Погибшее, но милое создание
I
Америка имеет девственные леса, девственную почву, а Москва имеет девственные улицы. Говорю о таких лесах и таких улицах, где ни разу не бывала нога человека. Я по-настоящему должен был бы показать, каковы именно эти леса, для того собственно, чтобы читатель знал, как именно думать ему о девственности московских улиц; но в первом случае я рекомендую ему романы Купера, а во втором – мой собственный рассказ, и результат этой рекомендации будет таков, что из романов Купера он почерпнет настоящее понятие о девственности американских лесов, а из моего рассказа – о девственности московских улиц.
Во время моего первого знакомства с Москвой меня всего более поразило следующее обстоятельство.
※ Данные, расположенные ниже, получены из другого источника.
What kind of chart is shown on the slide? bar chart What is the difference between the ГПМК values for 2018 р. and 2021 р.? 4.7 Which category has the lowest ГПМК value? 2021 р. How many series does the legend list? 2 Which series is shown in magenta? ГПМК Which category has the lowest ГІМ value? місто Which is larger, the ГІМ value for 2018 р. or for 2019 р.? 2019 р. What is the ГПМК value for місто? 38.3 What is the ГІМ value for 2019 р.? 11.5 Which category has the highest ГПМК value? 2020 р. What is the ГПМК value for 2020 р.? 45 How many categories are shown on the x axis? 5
Идешь, бывало, по широкой, людной улице и видишь, что на каждом пункте ее кипит та деятельная, столичная жизнь, которая, как известно всякому мало-мальски порядочному фланеру-наблюдателю, заставляет любопытных провинциалов останавливаться чуть ли не на каждом шагу и смотреть на ее суету с неприличным даже раскрытием рта. Так вот, говорю, идешь по такой улице и постоянно тебе мечутся в большие глаза эти чудаки, до глупости заинтересованные разыгрывающеюся на ней ярмаркой столичного тщеславия, до болезни глушит тебе уши грохот экипажей, и так это всего тебя распалит и разозлит эта «людская молвь и конский топот» {191} , что, натурально, озлобляешься против этого ничем не смущаемого зеваки.
191
«Людская молвь и конский топот…» – Неточная цитата из «Евгения Онегина» A. C. Пушкина.
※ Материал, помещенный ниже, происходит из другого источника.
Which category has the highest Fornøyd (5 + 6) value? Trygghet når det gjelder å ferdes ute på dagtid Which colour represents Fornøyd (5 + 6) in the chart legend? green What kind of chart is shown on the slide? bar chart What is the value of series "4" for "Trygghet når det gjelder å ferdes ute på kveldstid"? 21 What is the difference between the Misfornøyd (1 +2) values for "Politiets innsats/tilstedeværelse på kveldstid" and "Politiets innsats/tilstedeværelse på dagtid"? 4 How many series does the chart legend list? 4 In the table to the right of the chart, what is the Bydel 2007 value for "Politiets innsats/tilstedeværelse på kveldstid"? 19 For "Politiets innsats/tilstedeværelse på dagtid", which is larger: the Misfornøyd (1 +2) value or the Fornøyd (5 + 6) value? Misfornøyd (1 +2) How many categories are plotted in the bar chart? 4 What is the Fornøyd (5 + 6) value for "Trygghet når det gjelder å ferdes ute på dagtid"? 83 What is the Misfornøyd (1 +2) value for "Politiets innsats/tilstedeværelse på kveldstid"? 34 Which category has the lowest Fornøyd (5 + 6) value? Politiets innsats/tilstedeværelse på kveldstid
«Эдакой балбес!.. Чего он тут зевает? – с какой-то злобой думаешь про любопытного. – Так спокойно загородил тротуар, как будто он устроил его исключительно для своего удовольствия».
Но не в этом дело. Главная сила вот в чем: оглушенные страшным шумом одной из главных улиц столицы, вы вдруг совершенно неожиданно, как бы по воле могучего чародея, переноситесь из этого места будто за тридевять земель. Так велика бывает разница в жизни московских местностей, находящихся в самом близком соседстве, что, перешагнувши иной раз из одной улицы в другую, вы только возможностью волшебства объясняете себе эту странную перемену домов, людей и даже самого климата.
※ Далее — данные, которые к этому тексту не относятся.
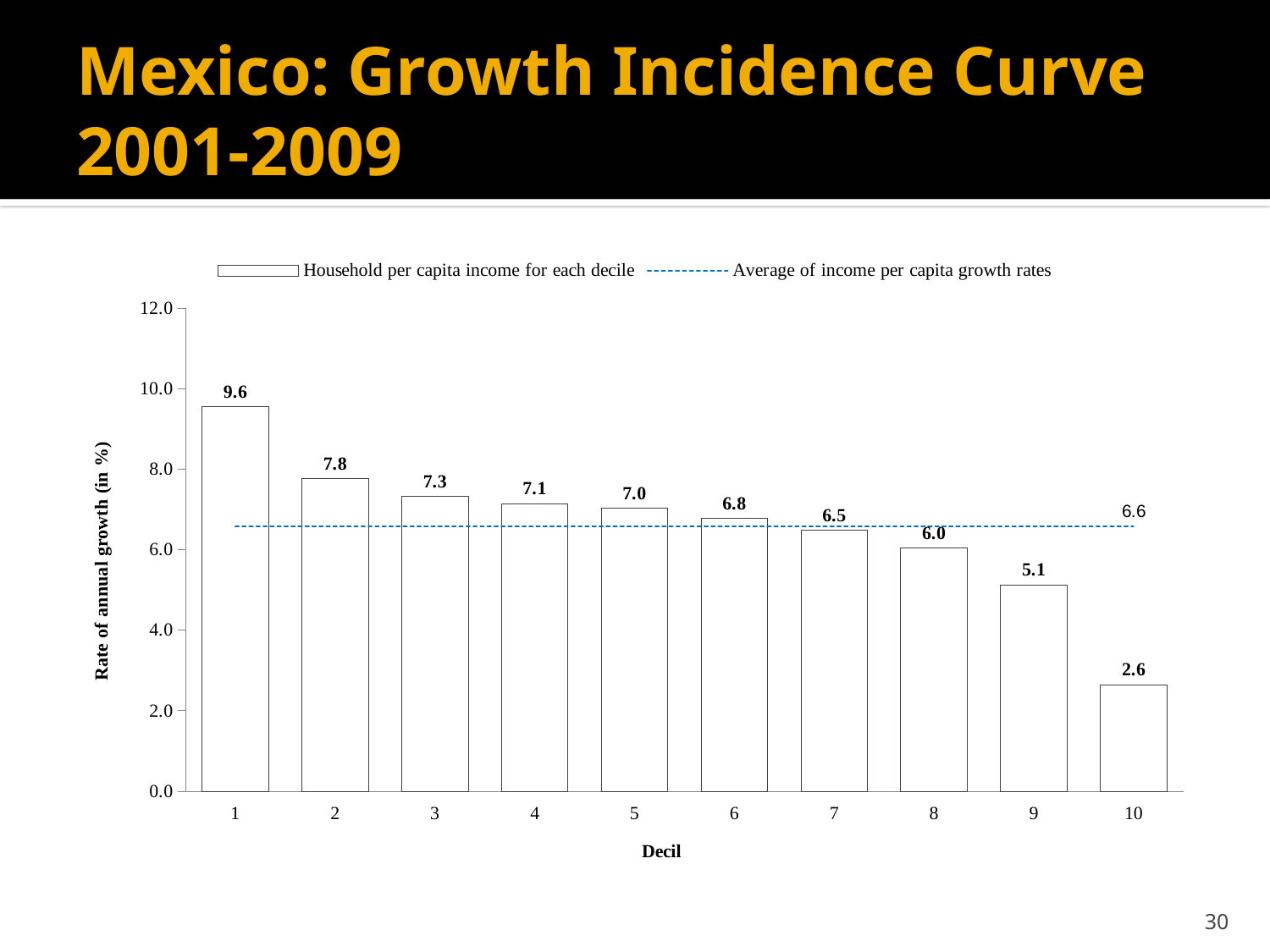
What is the rate of annual growth for decile 10? 2.6 What is the value of the average of income per capita growth rates line? 6.6 Which decile has the highest rate of annual growth? 1 Which has a higher rate of annual growth, decile 8 or decile 9? Decile 8 Which decile has the lowest rate of annual growth? 10 Is the value for decile 9 greater or less than 6.0? less Do the growth rates rise or fall as the decile increases from 1 to 10? Fall What is the difference between the growth rates of decile 1 and decile 10? 7.0 What is the rate of annual growth for decile 1? 9.6 What kind of chart is shown on the slide? Bar chart How many entries does the legend list? 2 How many deciles are shown on the x axis? 10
Толкучий рынок в Москве. Полдень. Худ. В. Е. Маковский. Открытка начала XX в. Частная коллекция
Разозленные грохотом экипажей, навязчивостью разносчиков, неотразимыми претензиями на вашу щедрую милостыню тьмы темных личностей, извозчиками, которые как будто с намерением злят ваше плебейство титулом сиятельства, наконец, полным счастьем восторгающегося всеми этими прелестями провинциала, вы кисло морщитесь, поворачиваете направо или налево – и декорация в мгновение ока окончательно изменяется.